Before uploading data to EGA, you should encype your data locally.
$ wget https://ega-archive.org/files/EgaCryptor.zip
$ unzip EgaCryptor.zip
# Here I am using scRNAseq count matrix as an exmple.
$ tar -czvf ./data/Pool01_1_outs.tar.gz ./data/EGA/GEXdata/Pool01_1/outs/
$ java -jar EGA-Cryptor-2.0.0/ega-cryptor-2.0.0.jar -t {threads} \
-i ./data/Pool01_1_outs.tar.gz \
-o ./data/EGA/encryped/
# After the encryption, you will see three outputs.
$ ls ./data/EGA/encryped/
Pool01_1_outs.tar.gz.gpg
Pool01_1_outs.tar.gz.gpg.md5
Pool01_1_outs.tar.gz.md5
I use Aspera ascp command line program to upload data. You can also use FTP for uploading files. More details are under: https://ega-archive.org/submission/tools/ftp-aspera
Download Aspera CLI
$ wget https://d3gcli72yxqn2z.cloudfront.net/downloads/connect/latest/bin/ibm-aspera-connect_4.2.6.393_linux_x86_64.tar.gz
$ tar xvzf ibm-aspera-connect_4.2.6.393_linux_x86_64.tar.gz
# For my computer, it is installed under home directory:
~/.aspera/connect/bin/ascp
# For a single file:
$ ASPERA_SCP_PASS={password} ~/.aspera/connect/bin/ascp -P33001 -O33001 -QT -m3000M -L- ./data/EGA/encryped/Pool01_1_outs.tar.gz.gpg ega-box-{id}@fasp.ega.ebi.ac.uk:/.
# For a directory
$ ASPERA_SCP_PASS={password} ~/.aspera/connect/bin/ascp -P33001 -O33001 -QT -m3000M -L- ./data/EGA/encryped/* ega-box-{id}@fasp.ega.ebi.ac.uk:/.
You can either type the sample information one by one in the submission protal or upload a csv file to the portal for large data sets.
Here is an example format of how this csv file should look like
$ head sample_meta.csv
title,alias,description,subjectId,bioSampleId,caseOrControl,gender,organismPart,cellLine,region, phenotype
scRNAseq,Pool01_1,tumor,001,,case,female,brain,,cortex,relapsed
scRNAseq,Pool01_2,normal,002,,control,male,brain,,cortex,wt
.....
After sample registration, you will want to link the data uploaded to EGA with registered samples. You can do this step manually by clicking on the sample and data item on EGA submission portal. However, you will never want to repeat this many times for large data sets. Here is an example of csv file, where you can link the .bam data items with samples easily. Uploading this file to the submission portal will automatically link the bam files and their md5 checksums to the registered samples.

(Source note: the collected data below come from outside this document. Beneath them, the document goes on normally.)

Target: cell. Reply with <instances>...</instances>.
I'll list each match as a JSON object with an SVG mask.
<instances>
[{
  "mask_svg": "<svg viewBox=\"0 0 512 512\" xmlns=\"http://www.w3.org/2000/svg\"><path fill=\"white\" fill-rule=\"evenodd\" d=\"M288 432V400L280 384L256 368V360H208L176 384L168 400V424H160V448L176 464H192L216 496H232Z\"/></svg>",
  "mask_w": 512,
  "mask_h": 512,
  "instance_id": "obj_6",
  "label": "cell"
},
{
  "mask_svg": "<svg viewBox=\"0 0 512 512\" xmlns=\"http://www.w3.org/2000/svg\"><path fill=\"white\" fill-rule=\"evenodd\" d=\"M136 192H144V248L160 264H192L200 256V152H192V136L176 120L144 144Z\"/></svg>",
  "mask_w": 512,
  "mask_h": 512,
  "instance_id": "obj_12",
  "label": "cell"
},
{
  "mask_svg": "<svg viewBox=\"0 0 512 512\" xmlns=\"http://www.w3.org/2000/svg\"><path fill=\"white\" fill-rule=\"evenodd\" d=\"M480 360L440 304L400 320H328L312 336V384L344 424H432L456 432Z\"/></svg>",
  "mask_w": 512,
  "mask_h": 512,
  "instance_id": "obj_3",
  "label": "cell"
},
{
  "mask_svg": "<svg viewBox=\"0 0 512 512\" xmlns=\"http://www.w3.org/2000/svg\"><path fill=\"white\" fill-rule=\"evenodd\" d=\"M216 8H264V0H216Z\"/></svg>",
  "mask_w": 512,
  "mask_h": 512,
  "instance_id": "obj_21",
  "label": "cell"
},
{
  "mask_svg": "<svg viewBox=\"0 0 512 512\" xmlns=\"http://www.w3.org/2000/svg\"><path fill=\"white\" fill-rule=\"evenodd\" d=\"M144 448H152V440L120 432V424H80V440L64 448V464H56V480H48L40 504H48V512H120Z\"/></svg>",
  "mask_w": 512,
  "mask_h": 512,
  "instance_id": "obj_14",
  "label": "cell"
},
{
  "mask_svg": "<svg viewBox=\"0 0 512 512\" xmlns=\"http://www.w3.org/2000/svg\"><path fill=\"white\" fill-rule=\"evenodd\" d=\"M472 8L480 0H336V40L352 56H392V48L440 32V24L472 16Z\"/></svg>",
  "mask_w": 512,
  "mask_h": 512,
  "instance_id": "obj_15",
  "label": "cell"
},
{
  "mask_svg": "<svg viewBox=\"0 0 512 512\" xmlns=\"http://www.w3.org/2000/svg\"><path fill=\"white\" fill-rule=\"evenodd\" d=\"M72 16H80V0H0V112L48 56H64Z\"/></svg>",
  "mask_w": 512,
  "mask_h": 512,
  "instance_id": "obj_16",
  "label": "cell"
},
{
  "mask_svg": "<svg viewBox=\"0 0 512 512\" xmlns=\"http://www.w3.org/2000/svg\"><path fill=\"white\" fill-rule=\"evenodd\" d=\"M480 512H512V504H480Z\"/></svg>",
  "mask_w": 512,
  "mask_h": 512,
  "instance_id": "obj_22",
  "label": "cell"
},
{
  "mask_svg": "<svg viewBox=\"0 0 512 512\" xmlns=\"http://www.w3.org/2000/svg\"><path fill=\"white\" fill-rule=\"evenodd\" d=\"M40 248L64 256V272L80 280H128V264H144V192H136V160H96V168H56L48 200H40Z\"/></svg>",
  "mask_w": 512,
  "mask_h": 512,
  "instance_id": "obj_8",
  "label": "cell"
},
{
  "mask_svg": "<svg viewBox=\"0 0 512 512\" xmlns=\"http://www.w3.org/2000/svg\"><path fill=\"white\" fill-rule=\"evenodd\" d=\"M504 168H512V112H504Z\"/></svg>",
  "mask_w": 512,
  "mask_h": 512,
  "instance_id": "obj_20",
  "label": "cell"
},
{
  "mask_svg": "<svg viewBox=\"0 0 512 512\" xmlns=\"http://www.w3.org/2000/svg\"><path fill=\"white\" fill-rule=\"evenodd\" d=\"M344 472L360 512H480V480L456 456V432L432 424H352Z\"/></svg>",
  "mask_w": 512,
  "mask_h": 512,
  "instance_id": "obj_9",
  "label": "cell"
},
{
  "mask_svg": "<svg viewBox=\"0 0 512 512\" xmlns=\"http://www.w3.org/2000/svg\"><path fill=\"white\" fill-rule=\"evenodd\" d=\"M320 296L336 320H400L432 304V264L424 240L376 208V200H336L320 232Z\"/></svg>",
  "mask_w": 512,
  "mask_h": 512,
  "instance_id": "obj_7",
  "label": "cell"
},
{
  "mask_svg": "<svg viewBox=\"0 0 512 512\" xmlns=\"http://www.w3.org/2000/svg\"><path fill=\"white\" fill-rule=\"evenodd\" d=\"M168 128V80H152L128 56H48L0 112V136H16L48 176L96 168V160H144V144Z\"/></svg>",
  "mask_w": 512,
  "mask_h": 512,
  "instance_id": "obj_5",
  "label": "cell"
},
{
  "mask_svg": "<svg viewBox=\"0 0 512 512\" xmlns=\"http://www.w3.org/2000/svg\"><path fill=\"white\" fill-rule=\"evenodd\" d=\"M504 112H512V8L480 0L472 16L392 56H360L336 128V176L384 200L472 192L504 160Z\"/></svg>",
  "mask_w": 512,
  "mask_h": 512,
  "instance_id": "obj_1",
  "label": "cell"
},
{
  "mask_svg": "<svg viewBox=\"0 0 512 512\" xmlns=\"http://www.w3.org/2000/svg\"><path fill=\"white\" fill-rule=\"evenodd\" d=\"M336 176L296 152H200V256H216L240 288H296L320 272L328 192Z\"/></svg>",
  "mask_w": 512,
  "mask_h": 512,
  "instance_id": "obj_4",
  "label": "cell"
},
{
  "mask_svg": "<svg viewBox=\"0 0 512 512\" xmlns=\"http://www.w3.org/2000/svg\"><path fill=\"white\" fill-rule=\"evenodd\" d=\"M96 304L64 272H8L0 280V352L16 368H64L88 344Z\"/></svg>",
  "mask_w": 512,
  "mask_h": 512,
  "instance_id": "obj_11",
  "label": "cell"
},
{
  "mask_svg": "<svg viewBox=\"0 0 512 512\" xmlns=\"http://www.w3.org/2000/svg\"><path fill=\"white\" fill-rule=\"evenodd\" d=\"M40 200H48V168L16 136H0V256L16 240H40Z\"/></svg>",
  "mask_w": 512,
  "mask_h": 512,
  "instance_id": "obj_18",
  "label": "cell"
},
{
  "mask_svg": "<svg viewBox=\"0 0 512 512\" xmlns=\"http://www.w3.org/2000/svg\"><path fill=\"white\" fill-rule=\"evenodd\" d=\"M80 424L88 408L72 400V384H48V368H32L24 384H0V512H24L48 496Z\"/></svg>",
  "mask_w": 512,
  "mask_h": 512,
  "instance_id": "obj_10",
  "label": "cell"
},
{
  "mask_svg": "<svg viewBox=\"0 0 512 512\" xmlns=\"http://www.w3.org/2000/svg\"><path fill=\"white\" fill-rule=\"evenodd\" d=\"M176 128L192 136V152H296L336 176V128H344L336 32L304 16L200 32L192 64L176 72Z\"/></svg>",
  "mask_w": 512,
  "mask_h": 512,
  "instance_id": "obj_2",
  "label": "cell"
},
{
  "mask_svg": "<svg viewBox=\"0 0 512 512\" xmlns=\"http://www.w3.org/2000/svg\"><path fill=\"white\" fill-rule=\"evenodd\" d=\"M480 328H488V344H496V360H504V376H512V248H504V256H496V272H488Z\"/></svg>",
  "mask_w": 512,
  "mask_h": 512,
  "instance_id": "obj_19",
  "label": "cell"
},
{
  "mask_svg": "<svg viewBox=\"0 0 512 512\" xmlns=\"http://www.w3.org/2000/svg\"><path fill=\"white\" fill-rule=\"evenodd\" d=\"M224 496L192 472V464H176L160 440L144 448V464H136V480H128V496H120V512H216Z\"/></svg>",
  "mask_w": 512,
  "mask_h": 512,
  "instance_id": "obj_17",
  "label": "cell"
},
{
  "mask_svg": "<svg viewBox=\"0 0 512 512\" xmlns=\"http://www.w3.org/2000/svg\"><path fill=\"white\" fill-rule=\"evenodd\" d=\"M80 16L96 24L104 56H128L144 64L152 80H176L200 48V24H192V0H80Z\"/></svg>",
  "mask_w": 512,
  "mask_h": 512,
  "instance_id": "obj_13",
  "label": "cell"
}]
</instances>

Here is an example format of how this csv file should look like:
$ head sample_bam.csv
Sample alias,BAM File,Checksum,Unencrypted checksum
Pool01_1,Pool01_1.bam,,
Pool01_2,Pool01_2.bam,,
......
- So far, I have not found out a way of linking analysis objects with sample meta via uploading csv file. The only way seems to be manually clicking in the protal. Because of that, I recommend puutting all the analysis data in to one folder, compress to the tar format and upload to the portal.